__Passage to read__.
____________________

I’ve mentioned before that Colin coached Warren’s soccer team this season. It was not an easy task.
Not because coming up with drills and fun practice games is difficult or because working with 8 little boys under the age of six is like managing a team of squirrels. It was because Warren had an absolutely rotten attitude most of the time.
I think it came down to this: he had a really hard time sharing Dad with the other boys.
Many practices went south before they even got started. He whined, he cried, he shuffled about in a surly, ornery cloud of discontent. And that was just as he stepped out onto the field. All this moping just to get attention. Unfortunately, it was mostly the negative kind.
At some points it was outright sabotage. He (playfully) would drag other kids down and make it hard for anyone, including himself, to concentrate. He used his natural leadership abilities for evil, not for good, and was at the center of many soccer practice mutinies.
He doesn’t appear to be super athletic, and maybe that’s part of the problem. It’s hard to put your heart into something you don’t feel you’re good at. But that would be OK if only he would try. Or at least not whine. You can get through just about anything if there’s no whining involved.
Colin had to strike up a deal with him in order to get him to cooperate with the agenda. No more running into the other players, or complaining about the assigned tasks, or taking pee breaks behind the nearest park tree every five minutes. (No joke, he claimed he couldn’t hold it long enough to wait until he returned home. It must be his preferred method of reclaiming control.) In turn, he wouldn’t be sent home or asked to skip the next practice.
But I gotta hand it to Colin. He did not throw in the towel. He has been patient and helpful even at his peak of frustration.
It’s now the end of the season and after many, many discussions we’re seeing real progress. Finally. He participates with minimal complaints. He tries to get back in the game, even when he gets hurt. He refrains from using the “hiking bathroom” for the full 60 minutes.
The other day he asked if I would coach his soccer team next season. Or if I could at least help Dad. I was shocked! As much as that touched my heart that he would even consider me, the idea seemed daunting. I told him I was a little scared to take up the job. Would he be helpful? Would he try his best? He assured me that he would.
We have another full year to see if he remembers that he’s turned over a new leaf.

____________________

__Data extracts__.

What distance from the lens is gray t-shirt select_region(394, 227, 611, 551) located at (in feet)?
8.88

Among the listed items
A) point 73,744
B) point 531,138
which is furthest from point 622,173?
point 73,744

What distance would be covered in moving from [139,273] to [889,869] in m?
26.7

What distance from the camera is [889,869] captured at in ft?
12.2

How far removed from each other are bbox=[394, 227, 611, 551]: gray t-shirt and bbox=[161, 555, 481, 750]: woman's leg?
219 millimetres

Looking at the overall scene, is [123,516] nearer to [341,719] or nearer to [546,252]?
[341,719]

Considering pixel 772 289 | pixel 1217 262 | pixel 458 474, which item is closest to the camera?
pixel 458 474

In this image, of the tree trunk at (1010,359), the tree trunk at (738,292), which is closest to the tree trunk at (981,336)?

____________________

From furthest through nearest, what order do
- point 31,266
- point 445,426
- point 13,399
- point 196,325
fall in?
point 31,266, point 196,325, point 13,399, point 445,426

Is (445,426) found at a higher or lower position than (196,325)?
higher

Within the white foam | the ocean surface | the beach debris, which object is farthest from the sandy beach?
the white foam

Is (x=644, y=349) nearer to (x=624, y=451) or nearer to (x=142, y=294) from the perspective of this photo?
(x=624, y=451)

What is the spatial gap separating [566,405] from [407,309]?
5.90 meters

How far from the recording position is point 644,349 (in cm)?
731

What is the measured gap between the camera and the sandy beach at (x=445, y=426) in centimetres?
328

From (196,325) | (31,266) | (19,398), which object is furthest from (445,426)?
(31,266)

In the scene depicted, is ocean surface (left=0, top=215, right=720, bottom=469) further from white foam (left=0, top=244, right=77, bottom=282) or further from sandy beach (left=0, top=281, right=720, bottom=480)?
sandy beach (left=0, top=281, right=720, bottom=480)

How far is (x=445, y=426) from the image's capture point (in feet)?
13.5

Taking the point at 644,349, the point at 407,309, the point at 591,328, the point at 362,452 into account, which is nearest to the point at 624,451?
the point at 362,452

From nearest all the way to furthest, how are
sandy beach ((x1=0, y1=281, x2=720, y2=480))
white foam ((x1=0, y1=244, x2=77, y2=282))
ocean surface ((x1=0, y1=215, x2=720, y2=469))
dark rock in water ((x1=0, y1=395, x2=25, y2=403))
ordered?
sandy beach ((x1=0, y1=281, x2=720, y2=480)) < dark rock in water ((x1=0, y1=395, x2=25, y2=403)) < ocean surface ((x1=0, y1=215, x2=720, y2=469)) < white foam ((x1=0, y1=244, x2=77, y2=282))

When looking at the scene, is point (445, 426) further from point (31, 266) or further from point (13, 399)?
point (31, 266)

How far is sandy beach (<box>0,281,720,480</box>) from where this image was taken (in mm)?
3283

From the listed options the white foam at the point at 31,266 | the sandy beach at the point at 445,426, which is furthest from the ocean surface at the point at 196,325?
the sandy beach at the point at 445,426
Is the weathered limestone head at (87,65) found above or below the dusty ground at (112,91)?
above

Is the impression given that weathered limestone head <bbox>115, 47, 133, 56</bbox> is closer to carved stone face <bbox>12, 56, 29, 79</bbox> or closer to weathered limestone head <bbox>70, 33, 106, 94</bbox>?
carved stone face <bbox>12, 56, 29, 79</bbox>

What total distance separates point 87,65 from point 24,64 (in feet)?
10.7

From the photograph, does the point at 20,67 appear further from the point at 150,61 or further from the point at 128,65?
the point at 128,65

____________________

__Your goal__.
Reproduce the account of Warren's soccer season word for word, from "But I gotta" up to and including "that he would.".

__Task response__.
But I gotta hand it to Colin. He did not throw in the towel. He has been patient and helpful even at his peak of frustration.
It’s now the end of the season and after many, many discussions we’re seeing real progress. Finally. He participates with minimal complaints. He tries to get back in the game, even when he gets hurt. He refrains from using the “hiking bathroom” for the full 60 minutes.
The other day he asked if I would coach his soccer team next season. Or if I could at least help Dad. I was shocked! As much as that touched my heart that he would even consider me, the idea seemed daunting. I told him I was a little scared to take up the job. Would he be helpful? Would he try his best? He assured me that he would.